Development and evaluation of a machine learning-based in-hospital COVID-19 disease outcome predictor (CODOP): A multicontinental retrospective study

  1. Riku Klén
  2. Disha Purohit
  3. Ricardo Gómez-Huelgas
  4. José Manuel Casas-Rojo
  5. Juan Miguel Antón-Santos
  6. Jesús Millán Núñez-Cortés
  7. Carlos Lumbreras
  8. José Manuel Ramos-Rincón
  9. Noelia García Barrio
  10. Miguel Pedrera-Jiménez
  11. Antonio Lalueza Blanco
  12. María Dolores Martin-Escalante
  13. Francisco Rivas-Ruiz
  14. Maria Ángeles Onieva-García
  15. Pablo Young
  16. Juan Ignacio Ramirez
  17. Estela Edith Titto Omonte
  18. Rosmery Gross Artega
  19. Magdy Teresa Canales Beltrán
  20. Pascual Ruben Valdez
  21. Florencia Pugliese
  22. Rosa Castagna
  23. Ivan A Huespe
  24. Bruno Boietti
  25. Javier A Pollan
  26. Nico Funke
  27. Benjamin Leiding
  28. David Gómez-Varela  Is a corresponding author
  1. Turku PET Centre, University of Turku and Turku University Hospital, Finland
  2. Max Planck Institute of Experimental Medicine, Germany
  3. Internal Medicine Department, Regional University Hospital of Málaga, Biomedical Research Institute of Málaga (IBIMA), University of Málaga (UMA), Spain
  4. Internal Medicine Department, Infanta Cristina University Hospital, Spain
  5. Internal Medicine Department, Gregorio Marañón University Hospital, Spain
  6. Internal Medicine Department, 12 de Octubre University Hospital, Spain
  7. Internal Medicine Department, General University Hospital of Alicante, Alicante Institute for 22 Health and Biomedical Research (ISABIAL), Spain
  8. Data Science Unit, Research Institute Hospital 12 de Octubre, Spain
  9. Internal Medicine Department, Hospital Costa del Sol, Spain
  10. Hospital Costa del Sol. Research Unit, Spain
  11. Preventive Medicine Department, Hospital Costa del Sol, Spain
  12. Hospital Británico of Buenos Aires, Argentina
  13. Internal Medicine Service, Hospital Santa Cruz - Caja Petrolera de Salud, Bolivia
  14. Epidemiology Unit, Hospital of San Juan de Dios, Bolivia
  15. Instituto Hondureno of social security, Hospital Honduras Medical Centre, Honduras
  16. Hospital Velez Sarsfield, Argentina
  17. Hospital Italiano de Buenos Aires, Argentina
  18. Max Planck Institute for Experimental Medicine, Germany
  19. Institute for Software and Systems Engineering at TU Clausthal, Germany
  20. Systems Biology of Pain, Division of Pharmacology & Toxicology, Department of Pharmaceutical Sciences, University of Vienna, Austria

Decision letter

  1. Evangelos J Giamarellos-Bourboulis
    Reviewing Editor; National and Kapodistrian University of Athens, Medical School, Greece
  2. Jos W van der Meer
    Senior Editor; Radboud University Medical Centre, Netherlands
  3. Evangelos J Giamarellos-Bourboulis
    Reviewer; National and Kapodistrian University of Athens, Medical School, Greece
  4. Jesus Bermejo-Martin
    Reviewer

Our editorial process produces two outputs: (i) public reviews designed to be posted alongside the preprint for the benefit of readers; (ii) feedback on the manuscript for the authors, including requests for revisions, shown below. We also include an acceptance summary that explains what the editors found interesting or important about the work.

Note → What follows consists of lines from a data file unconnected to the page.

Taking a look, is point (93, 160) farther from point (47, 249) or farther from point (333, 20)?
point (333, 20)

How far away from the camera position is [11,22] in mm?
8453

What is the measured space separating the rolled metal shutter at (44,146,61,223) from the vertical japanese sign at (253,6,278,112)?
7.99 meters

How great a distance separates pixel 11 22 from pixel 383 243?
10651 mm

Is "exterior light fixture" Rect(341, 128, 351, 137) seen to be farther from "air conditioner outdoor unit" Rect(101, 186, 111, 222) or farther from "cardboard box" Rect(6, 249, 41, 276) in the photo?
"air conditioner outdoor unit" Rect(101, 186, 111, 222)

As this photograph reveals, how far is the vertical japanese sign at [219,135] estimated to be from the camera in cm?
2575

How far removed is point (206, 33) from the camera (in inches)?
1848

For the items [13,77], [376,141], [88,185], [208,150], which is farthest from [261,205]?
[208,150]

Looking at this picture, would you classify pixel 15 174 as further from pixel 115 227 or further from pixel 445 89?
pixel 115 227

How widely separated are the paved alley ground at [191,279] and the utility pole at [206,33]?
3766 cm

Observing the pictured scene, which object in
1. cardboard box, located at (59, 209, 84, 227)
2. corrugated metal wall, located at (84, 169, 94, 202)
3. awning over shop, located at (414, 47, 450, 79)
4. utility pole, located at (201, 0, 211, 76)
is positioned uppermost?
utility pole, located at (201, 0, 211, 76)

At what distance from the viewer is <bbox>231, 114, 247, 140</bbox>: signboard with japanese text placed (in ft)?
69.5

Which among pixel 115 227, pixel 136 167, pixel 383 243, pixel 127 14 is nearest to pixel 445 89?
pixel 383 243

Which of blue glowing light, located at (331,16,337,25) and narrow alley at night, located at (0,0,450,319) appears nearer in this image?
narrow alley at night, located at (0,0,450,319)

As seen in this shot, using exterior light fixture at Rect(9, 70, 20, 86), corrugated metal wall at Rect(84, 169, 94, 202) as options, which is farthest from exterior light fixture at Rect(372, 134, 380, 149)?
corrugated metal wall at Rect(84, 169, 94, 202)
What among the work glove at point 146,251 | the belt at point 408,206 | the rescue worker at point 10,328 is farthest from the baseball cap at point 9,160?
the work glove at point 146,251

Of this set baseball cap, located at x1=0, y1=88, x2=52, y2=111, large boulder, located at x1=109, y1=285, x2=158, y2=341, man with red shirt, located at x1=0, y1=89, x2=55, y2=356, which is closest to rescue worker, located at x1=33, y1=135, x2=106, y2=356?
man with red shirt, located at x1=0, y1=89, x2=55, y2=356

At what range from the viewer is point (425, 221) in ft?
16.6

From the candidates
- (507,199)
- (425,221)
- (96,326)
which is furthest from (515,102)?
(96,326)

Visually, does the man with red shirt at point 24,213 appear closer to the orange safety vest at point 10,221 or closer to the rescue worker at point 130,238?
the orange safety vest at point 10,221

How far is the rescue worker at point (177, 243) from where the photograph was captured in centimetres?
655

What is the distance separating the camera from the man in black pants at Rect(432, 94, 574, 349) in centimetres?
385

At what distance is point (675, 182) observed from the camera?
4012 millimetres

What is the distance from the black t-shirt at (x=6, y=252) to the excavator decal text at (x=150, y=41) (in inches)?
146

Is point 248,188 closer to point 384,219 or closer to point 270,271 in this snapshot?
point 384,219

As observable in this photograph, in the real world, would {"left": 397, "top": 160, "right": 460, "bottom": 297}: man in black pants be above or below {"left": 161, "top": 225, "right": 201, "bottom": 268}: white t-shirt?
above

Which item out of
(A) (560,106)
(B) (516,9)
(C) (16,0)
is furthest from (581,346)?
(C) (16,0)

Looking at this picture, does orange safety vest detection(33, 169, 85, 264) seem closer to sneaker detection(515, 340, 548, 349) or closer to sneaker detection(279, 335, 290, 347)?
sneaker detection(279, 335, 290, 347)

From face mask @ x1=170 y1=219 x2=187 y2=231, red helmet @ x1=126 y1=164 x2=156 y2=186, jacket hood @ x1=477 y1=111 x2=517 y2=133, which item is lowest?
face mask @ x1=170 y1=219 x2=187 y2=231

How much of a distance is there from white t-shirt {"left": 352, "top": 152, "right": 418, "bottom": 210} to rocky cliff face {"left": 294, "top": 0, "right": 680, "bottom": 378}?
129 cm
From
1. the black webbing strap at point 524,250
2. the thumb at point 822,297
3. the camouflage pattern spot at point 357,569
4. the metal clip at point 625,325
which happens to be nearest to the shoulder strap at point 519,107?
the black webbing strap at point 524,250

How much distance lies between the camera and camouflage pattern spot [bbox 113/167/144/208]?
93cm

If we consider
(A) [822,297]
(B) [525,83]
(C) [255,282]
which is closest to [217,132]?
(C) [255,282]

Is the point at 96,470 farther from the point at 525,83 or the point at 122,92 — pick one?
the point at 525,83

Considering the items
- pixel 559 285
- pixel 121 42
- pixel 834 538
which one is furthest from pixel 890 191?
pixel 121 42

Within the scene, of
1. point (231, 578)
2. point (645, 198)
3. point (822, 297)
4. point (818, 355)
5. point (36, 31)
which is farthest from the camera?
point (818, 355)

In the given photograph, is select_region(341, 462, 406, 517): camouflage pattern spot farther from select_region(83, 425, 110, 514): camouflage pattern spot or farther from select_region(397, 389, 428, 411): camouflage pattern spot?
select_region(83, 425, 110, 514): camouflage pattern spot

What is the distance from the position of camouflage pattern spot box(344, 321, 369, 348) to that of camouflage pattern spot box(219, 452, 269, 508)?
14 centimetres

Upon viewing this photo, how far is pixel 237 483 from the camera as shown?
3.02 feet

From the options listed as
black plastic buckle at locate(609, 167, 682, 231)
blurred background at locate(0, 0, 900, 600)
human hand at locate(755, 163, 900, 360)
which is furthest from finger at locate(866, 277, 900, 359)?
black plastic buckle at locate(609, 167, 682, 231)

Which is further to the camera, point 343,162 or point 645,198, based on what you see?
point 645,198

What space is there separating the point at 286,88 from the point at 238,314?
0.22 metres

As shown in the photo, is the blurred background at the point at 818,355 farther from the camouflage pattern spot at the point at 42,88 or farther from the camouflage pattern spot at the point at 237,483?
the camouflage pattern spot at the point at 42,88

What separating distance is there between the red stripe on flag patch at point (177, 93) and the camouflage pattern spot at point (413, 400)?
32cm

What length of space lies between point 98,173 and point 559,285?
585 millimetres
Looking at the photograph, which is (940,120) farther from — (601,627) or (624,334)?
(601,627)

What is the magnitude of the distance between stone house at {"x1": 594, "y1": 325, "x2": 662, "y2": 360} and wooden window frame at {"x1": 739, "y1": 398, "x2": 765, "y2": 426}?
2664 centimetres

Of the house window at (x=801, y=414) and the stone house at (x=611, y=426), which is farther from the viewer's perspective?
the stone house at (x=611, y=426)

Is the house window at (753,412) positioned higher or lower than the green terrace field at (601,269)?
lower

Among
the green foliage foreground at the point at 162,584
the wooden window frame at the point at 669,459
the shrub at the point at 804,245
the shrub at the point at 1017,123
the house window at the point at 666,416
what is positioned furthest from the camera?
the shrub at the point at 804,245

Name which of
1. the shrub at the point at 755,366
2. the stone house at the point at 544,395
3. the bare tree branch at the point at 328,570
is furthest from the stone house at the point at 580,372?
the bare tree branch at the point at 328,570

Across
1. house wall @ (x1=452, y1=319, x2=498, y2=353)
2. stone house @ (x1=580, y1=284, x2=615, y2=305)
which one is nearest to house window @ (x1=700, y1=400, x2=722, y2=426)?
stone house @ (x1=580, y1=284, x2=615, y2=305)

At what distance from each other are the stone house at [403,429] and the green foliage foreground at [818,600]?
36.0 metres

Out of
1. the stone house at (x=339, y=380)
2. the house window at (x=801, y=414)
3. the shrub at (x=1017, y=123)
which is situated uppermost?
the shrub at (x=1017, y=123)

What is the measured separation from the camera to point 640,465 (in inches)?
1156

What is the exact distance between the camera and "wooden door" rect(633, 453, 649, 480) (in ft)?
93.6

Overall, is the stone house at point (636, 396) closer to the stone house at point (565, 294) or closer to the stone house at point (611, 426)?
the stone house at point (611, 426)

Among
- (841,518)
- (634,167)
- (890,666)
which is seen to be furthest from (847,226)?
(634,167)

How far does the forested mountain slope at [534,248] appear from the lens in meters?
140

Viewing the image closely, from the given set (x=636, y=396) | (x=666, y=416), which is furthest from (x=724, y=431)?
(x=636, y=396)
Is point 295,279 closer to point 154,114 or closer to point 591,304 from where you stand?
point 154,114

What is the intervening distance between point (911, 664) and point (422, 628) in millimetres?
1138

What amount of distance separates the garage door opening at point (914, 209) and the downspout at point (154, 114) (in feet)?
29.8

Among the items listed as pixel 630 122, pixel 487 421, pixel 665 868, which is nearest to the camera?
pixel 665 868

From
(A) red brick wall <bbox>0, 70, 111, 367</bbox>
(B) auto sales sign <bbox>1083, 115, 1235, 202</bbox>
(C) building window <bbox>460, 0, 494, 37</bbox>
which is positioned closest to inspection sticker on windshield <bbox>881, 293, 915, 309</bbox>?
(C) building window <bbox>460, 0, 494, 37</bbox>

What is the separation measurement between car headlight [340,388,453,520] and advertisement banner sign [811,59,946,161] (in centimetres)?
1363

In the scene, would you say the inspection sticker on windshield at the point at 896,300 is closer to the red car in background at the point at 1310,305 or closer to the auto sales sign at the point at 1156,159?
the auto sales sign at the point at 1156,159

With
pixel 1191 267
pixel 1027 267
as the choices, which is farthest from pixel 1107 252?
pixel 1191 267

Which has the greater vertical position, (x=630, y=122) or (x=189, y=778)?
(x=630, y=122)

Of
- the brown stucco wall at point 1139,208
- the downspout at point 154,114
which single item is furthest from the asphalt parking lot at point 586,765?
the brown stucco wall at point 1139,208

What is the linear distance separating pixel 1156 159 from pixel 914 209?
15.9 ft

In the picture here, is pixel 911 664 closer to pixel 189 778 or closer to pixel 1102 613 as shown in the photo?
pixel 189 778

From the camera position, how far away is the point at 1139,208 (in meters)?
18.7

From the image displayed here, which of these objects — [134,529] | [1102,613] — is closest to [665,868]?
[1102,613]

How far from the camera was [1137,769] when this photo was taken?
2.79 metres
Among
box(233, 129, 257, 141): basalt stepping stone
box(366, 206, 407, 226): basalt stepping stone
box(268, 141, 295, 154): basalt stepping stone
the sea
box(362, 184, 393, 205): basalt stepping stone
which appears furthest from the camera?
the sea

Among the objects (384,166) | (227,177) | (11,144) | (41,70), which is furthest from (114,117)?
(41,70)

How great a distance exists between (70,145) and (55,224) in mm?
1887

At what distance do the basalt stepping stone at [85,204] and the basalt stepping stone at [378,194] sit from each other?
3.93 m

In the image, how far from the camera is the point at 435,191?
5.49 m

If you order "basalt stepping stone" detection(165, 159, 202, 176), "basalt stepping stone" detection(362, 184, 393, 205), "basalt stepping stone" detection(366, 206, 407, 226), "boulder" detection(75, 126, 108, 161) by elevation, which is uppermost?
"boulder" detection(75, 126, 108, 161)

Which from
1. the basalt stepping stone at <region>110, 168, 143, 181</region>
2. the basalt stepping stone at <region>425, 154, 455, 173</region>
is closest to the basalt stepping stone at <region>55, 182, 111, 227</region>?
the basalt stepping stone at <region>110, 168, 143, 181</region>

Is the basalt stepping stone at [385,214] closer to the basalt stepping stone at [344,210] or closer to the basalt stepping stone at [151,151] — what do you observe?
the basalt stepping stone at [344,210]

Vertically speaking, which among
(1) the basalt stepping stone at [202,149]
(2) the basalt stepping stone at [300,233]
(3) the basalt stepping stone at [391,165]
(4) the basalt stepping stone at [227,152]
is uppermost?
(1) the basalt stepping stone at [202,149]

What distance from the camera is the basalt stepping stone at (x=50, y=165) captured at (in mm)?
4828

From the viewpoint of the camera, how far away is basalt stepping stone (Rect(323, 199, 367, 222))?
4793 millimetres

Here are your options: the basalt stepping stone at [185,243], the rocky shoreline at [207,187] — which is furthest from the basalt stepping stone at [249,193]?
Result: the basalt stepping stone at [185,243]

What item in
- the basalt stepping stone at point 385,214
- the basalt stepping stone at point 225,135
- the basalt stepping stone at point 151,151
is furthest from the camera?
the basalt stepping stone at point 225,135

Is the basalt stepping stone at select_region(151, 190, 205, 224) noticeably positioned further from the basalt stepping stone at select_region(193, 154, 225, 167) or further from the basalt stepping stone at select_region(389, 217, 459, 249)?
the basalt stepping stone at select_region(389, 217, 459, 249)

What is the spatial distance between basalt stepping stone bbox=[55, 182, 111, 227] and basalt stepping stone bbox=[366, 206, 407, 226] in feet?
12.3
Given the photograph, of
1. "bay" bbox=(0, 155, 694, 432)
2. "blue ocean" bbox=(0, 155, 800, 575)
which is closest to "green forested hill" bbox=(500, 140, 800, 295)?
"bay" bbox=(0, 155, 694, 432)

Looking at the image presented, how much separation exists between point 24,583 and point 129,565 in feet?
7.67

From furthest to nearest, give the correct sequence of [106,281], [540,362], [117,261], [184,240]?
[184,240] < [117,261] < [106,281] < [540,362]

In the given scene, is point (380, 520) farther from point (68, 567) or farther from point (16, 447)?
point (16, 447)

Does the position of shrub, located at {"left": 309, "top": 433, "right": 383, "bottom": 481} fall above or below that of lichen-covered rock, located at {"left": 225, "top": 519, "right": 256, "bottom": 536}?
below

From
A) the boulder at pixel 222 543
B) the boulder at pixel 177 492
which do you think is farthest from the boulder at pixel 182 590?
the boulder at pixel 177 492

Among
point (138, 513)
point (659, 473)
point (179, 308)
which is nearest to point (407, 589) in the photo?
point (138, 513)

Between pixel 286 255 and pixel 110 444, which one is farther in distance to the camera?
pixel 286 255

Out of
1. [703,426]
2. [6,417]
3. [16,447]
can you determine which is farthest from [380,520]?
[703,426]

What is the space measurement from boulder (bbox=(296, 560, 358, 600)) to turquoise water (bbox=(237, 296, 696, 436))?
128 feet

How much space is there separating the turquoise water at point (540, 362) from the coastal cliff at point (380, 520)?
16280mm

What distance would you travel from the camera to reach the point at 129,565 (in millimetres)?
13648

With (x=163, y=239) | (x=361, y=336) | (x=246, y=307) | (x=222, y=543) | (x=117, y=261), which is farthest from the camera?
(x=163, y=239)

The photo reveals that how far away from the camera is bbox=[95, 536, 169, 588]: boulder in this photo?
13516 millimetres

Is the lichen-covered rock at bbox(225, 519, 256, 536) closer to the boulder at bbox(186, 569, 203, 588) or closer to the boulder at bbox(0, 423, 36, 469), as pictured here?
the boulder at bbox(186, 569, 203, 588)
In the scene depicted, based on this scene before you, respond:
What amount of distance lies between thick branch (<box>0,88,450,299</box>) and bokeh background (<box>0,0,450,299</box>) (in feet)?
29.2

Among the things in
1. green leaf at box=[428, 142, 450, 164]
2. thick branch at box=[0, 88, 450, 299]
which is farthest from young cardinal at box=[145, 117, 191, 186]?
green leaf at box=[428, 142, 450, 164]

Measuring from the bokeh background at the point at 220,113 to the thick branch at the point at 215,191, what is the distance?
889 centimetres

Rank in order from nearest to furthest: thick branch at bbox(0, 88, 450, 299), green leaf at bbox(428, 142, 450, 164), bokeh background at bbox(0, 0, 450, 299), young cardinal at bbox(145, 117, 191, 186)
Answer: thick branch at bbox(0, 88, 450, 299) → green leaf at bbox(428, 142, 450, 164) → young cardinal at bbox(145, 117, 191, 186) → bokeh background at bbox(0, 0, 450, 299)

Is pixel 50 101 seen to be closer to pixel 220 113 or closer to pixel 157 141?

Decision letter after peer review:

Thank you for submitting your article "Development and evaluation of a machine learning-based in-hospital COVID-19 Disease Outcome Predictor (CODOP): a multicontinental retrospective study" for consideration by eLife. Your article has been reviewed by 3 peer reviewers, including Evangelos J Giamarellos-Bourboulis as Reviewing Editor and Reviewer #1, and the evaluation has been overseen by Jos Van der Meer as the Senior Editor. The following individual involved in review of your submission has agreed to reveal their identity: Jesus Bermejo-Martin (Reviewer #3).

The reviewers have discussed their reviews with one another, and the Reviewing Editor has drafted this to help you prepare a revised submission.

Essential revisions:

– The figures in the core of the manuscript are much influenced from the IT output and may generate ambiguity to the non-expert clinician to which the study is addressed. Figure 3A does not offer much. Figure 3B should make clear that high-risk and low-risk refers to the probability provide by the machine output.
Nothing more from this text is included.